The first problem considers the deployment of multiple robots to cover a domain. The multi-robot problem consists of multiple robots with sensors on-board observing the spatially distributed events in an environment. The objective is to maximize the sensing quality of the events via optimally distributing the robots in the environment. This problem has been studied extensively in the literature and several algorithms have been proposed for different variants of this problem. However, there has been a lack of theoretical results on the quality of the solutions provided by these algorithms. In this thesis, we provide a new distributed multi-robot coverage algorithm with theoretical guarantees on the solution quality, run-time complexity, and communication complexity. The theoretical bound on the solution quality holds for on-board sensors where the sensing quality of the sensors is a sub-additive function of the distance to the event location in convex and non-convex environments.
A natural extension of the multi-robot coverage control problem is considered in this thesis where each robot is equipped with a set of different sensors and observes different event types in the environment. Servicing a task in this problem corresponds to sensing an event occurring at a particular location and does not involve visiting the task location.

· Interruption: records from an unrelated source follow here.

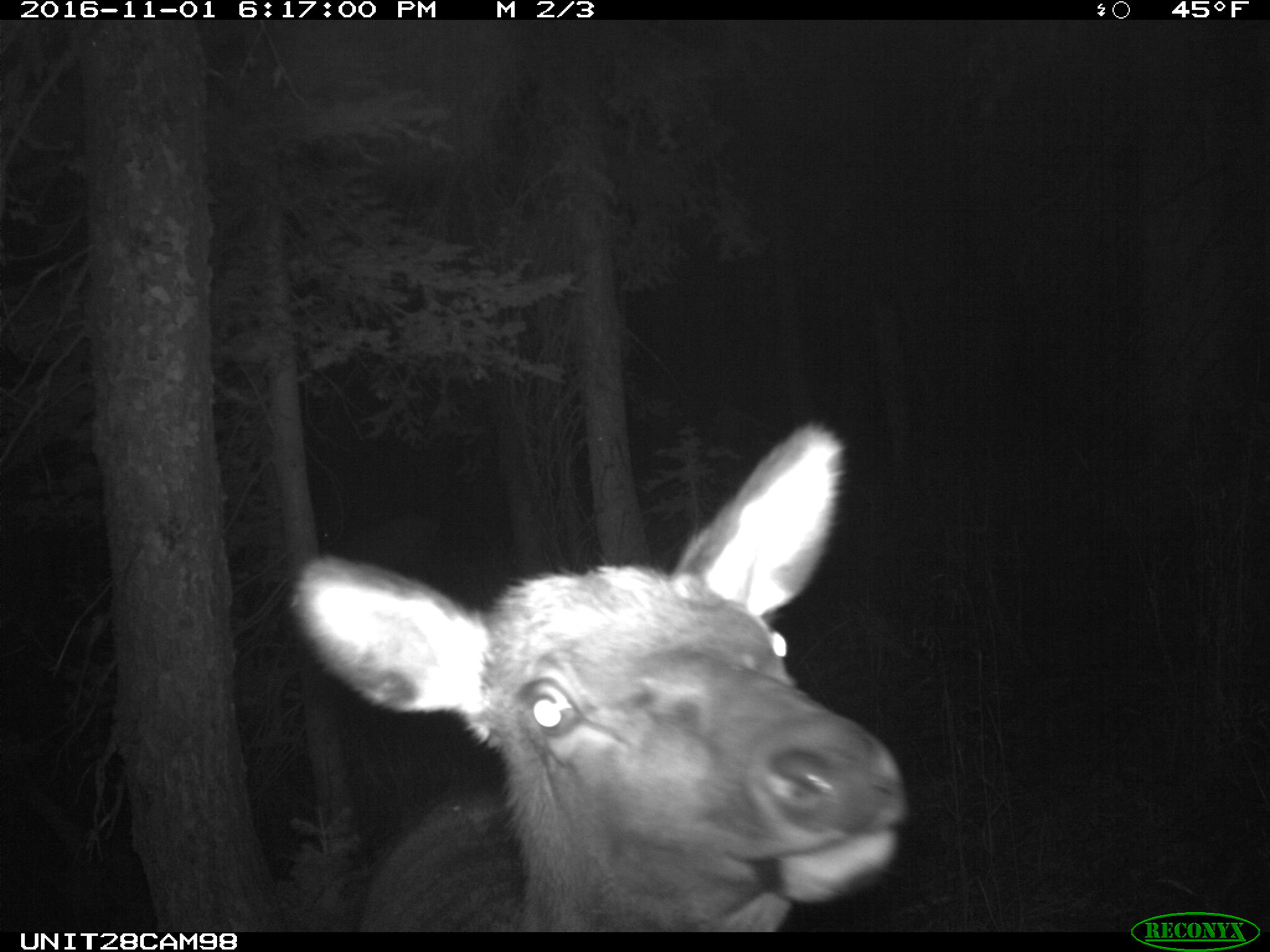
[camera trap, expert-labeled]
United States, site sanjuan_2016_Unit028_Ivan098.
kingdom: Animalia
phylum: Chordata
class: Mammalia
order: Artiodactyla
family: Cervidae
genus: Cervus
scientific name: Cervus elaphus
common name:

Each event type has a different distribution over the domain. The robots are heterogeneous in that each robot is capable of sensing a subset of the event types. The objective is to deploy the robots into the domain to maximize the total coverage of the multiple event types. We propose a new formulation for the heterogeneous coverage problem. We provide a simple distributed algorithm to maximize the coverage. Then, we extend the result to the case where the event distribution is unknown before the deployment and provide a distributed algorithm and prove the convergence of the approach to a locally optimal solution.
The third problem considers the deployment of a set of autonomous robots to efficiently service tasks that arrive sequentially in an environment over time. Each task is serviced when a robot visits the corresponding task location. Robots can then redeploy while waiting for the next task to arrive. The objective is to redeploy the robots taking into account the next $N$ task arrivals. We seek to minimize a linear combination of the expected cost to service tasks and the redeployment cost between task arrivals. In the single robot case, we propose a one-stage greedy algorithm and prove its optimality. For multiple robots, the problem is NP-hard, and we propose two constant-factor approximation algorithms, one for the problem with a horizon of two task arrivals and the other for the infinite horizon when the redeployment cost is weighted more heavily than the service cost.
Finally, we extend the second problem to scenarios where the robots are self-interested service units maximizing their payoff. The payoff of a robot is a linear combination of its relocation cost and its expected revenue from servicing the tasks in its vicinity. In this extension, the global objective is either to minimize the expected time or minimize the maximum time to respond to the tasks. We introduce two indirect control methods to relocate the self-interested service units: 1) an information sharing method, and 2) a method that incentivizes relocation with payments. We prove NP-hardness of finding the optimal controls and provide algorithms to find the near-optimal control. We quantify the performance of the proposed algorithms with analytical upper-bounds and real-world data from ride-sourcing applications.